Given instruction: Reproduce the listing word for word, beginning with the line that contains "Standing at the" and continuing through the last line of the listing, both ends included.

Material:
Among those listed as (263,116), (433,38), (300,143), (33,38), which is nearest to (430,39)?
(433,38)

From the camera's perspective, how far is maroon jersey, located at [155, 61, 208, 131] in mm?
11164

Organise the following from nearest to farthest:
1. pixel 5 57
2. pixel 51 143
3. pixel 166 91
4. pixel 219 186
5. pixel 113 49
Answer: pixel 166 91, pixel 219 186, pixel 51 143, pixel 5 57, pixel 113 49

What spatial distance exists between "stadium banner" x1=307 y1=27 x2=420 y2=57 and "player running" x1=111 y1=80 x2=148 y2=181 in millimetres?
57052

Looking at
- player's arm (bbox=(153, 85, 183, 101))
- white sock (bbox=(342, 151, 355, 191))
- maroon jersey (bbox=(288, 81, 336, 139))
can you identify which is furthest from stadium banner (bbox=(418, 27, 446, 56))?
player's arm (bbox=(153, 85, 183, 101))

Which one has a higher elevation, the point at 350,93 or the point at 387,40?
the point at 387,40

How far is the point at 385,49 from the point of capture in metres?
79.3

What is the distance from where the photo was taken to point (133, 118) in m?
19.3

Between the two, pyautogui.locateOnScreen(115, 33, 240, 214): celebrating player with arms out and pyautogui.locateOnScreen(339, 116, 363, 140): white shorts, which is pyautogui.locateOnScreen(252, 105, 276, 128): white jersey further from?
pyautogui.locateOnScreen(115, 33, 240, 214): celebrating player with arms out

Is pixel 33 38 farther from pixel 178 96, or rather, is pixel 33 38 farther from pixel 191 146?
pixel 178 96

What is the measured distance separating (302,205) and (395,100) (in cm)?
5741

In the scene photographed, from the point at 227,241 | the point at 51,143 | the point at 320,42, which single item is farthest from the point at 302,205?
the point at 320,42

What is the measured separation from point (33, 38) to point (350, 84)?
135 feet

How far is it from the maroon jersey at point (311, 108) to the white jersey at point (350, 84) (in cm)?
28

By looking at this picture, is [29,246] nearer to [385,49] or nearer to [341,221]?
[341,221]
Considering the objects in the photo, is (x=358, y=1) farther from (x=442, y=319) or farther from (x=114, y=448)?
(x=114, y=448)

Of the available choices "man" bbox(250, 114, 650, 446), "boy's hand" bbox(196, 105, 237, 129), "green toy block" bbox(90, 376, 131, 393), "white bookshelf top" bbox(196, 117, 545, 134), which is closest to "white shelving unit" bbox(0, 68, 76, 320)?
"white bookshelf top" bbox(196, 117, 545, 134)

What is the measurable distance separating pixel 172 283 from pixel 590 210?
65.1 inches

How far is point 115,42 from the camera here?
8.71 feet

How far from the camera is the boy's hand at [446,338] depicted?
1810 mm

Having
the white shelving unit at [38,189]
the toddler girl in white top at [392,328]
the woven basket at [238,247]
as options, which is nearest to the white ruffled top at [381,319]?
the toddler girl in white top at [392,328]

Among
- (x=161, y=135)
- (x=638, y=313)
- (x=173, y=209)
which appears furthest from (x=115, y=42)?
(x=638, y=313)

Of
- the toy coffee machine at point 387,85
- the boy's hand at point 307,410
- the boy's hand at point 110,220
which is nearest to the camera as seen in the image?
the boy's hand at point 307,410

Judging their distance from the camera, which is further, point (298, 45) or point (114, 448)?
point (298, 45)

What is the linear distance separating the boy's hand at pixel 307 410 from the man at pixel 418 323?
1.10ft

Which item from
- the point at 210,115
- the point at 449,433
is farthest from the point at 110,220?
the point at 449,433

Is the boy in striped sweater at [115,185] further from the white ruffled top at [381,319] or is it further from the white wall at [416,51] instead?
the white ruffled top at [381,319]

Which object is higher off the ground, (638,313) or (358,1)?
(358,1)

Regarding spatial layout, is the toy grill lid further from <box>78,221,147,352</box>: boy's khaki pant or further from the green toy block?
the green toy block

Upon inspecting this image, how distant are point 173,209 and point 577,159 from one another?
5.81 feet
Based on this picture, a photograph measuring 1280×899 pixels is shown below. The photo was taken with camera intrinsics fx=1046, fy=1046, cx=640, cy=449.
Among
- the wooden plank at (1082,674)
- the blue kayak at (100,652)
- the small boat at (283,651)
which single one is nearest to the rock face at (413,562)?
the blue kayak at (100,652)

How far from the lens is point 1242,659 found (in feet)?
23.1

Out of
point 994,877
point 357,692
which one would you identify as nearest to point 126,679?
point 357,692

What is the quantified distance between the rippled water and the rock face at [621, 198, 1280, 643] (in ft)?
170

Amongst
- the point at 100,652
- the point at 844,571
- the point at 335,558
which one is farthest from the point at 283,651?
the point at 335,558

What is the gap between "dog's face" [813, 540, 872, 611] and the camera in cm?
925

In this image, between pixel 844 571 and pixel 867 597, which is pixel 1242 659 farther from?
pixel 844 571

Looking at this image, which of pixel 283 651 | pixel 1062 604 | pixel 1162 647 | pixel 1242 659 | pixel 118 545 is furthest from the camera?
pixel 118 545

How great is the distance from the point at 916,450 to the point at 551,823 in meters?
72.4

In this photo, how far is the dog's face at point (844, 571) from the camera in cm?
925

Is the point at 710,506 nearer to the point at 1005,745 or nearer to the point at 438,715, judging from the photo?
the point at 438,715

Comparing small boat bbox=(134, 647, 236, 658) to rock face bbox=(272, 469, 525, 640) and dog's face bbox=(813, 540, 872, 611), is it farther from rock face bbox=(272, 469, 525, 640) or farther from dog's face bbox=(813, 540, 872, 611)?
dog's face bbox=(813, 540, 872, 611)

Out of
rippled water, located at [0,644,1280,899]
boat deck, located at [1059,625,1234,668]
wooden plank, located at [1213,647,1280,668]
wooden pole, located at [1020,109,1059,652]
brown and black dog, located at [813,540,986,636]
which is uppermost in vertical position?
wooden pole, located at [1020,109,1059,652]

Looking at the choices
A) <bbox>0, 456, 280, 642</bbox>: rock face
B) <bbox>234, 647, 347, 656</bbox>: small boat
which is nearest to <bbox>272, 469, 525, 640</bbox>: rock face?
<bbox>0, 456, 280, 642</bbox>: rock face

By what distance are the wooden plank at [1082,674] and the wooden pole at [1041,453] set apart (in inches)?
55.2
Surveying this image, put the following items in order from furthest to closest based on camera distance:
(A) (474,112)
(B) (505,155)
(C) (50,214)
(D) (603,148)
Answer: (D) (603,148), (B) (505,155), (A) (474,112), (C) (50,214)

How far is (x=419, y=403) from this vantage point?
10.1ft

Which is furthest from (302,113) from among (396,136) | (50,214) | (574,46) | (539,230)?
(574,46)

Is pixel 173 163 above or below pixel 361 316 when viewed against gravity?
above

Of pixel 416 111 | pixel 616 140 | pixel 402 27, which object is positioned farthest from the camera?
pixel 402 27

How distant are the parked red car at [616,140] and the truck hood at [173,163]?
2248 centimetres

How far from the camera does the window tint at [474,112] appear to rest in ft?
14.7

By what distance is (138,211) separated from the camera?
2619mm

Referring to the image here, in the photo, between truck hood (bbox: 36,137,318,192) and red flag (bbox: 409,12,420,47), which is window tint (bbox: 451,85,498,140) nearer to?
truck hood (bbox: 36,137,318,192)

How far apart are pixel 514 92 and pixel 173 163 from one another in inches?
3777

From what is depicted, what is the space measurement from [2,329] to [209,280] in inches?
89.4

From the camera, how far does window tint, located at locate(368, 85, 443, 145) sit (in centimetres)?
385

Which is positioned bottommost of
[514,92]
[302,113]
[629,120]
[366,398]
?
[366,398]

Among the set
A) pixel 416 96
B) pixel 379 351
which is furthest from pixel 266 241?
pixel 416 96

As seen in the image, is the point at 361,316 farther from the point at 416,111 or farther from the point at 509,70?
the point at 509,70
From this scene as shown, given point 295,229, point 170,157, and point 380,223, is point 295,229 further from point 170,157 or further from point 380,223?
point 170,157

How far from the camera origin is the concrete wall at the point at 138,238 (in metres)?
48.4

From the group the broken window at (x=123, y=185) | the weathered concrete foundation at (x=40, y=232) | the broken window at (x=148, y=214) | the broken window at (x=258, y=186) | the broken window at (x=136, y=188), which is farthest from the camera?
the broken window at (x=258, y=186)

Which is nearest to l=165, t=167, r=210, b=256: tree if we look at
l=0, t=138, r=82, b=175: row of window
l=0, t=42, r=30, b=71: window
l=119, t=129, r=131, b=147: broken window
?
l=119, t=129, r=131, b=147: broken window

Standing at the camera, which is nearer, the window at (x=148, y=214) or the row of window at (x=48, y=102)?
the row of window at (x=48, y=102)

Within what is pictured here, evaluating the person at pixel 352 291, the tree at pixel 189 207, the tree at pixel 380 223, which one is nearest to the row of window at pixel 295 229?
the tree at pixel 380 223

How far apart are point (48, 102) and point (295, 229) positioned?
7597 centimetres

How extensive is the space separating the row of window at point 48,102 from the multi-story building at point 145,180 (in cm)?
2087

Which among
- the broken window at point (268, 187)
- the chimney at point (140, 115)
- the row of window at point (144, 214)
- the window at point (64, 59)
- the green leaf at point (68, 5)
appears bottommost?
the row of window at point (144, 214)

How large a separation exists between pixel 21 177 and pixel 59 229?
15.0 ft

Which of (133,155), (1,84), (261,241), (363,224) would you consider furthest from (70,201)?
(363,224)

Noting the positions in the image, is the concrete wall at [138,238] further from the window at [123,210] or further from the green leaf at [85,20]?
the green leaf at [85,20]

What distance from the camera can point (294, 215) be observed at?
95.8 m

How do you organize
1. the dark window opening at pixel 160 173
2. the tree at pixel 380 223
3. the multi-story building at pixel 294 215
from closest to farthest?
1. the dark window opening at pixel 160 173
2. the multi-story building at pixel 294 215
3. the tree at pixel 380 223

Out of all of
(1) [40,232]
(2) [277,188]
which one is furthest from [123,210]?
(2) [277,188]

Solution to the exercise:
Standing at the camera, which is nearer, the window at (x=148, y=214) or the row of window at (x=48, y=102)?
the row of window at (x=48, y=102)

Within what is pictured here, evaluating the person at pixel 352 291, the tree at pixel 189 207, the tree at pixel 380 223, which one is nearest to the row of window at pixel 295 229?
the tree at pixel 380 223

How far apart are point (48, 102) and point (295, 229) positioned?
7597 centimetres

How extensive is the space separating the row of window at point 48,102 from the multi-story building at point 145,180 (in cm)?
2087

Which among
- the broken window at point (268, 187)
- the chimney at point (140, 115)
- the row of window at point (144, 214)
- the window at point (64, 59)
- the green leaf at point (68, 5)
appears bottommost?
the row of window at point (144, 214)

How large a separation exists between pixel 21 177 and pixel 59 229?
15.0 ft

Which of (133,155), (1,84), (261,241), (363,224) would you consider furthest from (70,201)?
(363,224)

Noting the positions in the image, is the concrete wall at [138,238] further from the window at [123,210] or further from the green leaf at [85,20]?
the green leaf at [85,20]

What distance from the camera can point (294, 215) be observed at?
95.8 m

How do you organize
1. the dark window opening at pixel 160 173
2. the tree at pixel 380 223
3. the multi-story building at pixel 294 215
from closest to farthest?
1. the dark window opening at pixel 160 173
2. the multi-story building at pixel 294 215
3. the tree at pixel 380 223

Out of all of
(1) [40,232]
(2) [277,188]
which one is furthest from [123,210]?
(2) [277,188]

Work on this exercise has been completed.